• Seorang dokter residen biasanya menghabiskan waktu 60-80 jam kerja per pekan tanpa bayaran saat menempuh pendidikan spesialis. 
  • Undang-Undang No.13/2013 tentang Pendidikan Kedokteran sebetulnya mengatur dokter residen berhak menerima insentif dari rumah sakit atas jasanya.
  • Menteri Kesehatan ingin membangun sistem pendidikan dokter berbasis rumah sakit agar bisa memberikan insentif yang layak bagi para dokter spesialis.

Firman, bukan nama sebenarnya, mengingat kembali masa-masa berat ketika ia menjalani pendidikan dokter spesialis anestesi beberapa tahun silam. Aktivitasnya sudah dimulai sejak pagi buta. Pukul 06.00 ia sudah harus tiba di rumah sakit untuk laporan pagi sebelum kunjungan pasien bersama dokter konsultan.

Kegiatan berlanjut ke praktik latihan atau presentasi ilmiah. “Biasanya baru selesai jam 6 sore. Itupun kalau enggak dapat jadwal piket,” katanya bercerita kepada Katadata

Jika kebagian piket jaga di Instalasi Gawat Darurat (IGD) atau poli spesialis, Firman akan menghabiskan malam di rumah sakit. Tidak jarang ia harus bersiaga dua hari berturut-turut saat kena piket. 

Firman bercerita pendidikan residensi berlangsung dari Senin hingga Jumat. Kendati demikian, ada kalanya ia juga harus lembur di akhir pekan jika dibutuhkan. Dalam seminggu, jam kerjanya bisa mencapai 60-80 jam.

Meskipun menjalani jam kerja sekaligus pendidikan yang panjang, dokter residen seperti Firman tidak menerima bayaran.
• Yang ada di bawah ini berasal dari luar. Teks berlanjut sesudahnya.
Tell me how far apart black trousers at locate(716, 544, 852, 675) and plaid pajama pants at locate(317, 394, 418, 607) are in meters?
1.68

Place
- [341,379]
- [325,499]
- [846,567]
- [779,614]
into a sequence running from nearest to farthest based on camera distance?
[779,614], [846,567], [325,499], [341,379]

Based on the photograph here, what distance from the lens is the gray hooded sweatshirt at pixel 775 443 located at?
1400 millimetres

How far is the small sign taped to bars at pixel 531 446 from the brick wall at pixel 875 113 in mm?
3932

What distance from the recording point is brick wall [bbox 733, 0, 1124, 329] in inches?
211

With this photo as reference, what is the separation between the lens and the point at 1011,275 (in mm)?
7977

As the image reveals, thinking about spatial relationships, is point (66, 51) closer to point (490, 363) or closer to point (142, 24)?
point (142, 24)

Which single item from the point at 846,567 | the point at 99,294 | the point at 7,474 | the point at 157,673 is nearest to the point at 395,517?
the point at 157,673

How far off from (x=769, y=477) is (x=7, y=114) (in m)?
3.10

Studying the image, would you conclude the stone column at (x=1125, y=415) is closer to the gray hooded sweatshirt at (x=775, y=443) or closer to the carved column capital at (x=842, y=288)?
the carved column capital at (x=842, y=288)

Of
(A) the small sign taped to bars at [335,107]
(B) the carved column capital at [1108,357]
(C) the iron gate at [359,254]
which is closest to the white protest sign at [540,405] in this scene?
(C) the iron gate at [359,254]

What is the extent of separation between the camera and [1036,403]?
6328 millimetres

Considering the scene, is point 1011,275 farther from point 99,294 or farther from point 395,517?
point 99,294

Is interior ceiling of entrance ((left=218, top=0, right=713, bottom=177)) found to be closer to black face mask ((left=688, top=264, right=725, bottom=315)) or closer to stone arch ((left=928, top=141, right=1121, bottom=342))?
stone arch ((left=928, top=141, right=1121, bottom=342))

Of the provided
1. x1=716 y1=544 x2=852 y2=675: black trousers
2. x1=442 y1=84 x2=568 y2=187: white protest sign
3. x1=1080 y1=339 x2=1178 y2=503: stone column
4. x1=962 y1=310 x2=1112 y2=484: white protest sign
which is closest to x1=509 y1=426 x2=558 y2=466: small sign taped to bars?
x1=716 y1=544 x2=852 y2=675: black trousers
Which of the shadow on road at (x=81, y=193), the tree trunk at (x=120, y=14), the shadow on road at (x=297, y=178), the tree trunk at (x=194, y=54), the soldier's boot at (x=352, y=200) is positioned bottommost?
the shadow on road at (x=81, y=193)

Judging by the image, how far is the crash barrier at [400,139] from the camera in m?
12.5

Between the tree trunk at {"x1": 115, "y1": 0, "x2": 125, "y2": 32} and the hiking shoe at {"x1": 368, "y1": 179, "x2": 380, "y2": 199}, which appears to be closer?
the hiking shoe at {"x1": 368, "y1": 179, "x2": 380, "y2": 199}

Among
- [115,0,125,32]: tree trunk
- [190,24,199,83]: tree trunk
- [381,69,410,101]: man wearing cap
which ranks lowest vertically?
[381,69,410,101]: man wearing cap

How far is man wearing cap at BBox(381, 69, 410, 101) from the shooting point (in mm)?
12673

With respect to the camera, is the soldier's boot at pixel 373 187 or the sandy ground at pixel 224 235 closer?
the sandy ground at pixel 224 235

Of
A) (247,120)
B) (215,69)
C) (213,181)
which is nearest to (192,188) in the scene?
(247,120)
Dalam banyak kasus, para dokter ini harus mencari pekerjaan sampingan untuk biaya hidup.

Firman, misalnya, jika tidak kebagian piket jaga di IGD, ia berpraktik sebagai dokter umum di rumah sakit lain. Ini biasanya bisa berlangsung sampai subuh.

“Dari praktik dokter umum langsung berangkat lagi ke RS pendidikan. Benar-benar enggak ada tidur,” ia bercerita.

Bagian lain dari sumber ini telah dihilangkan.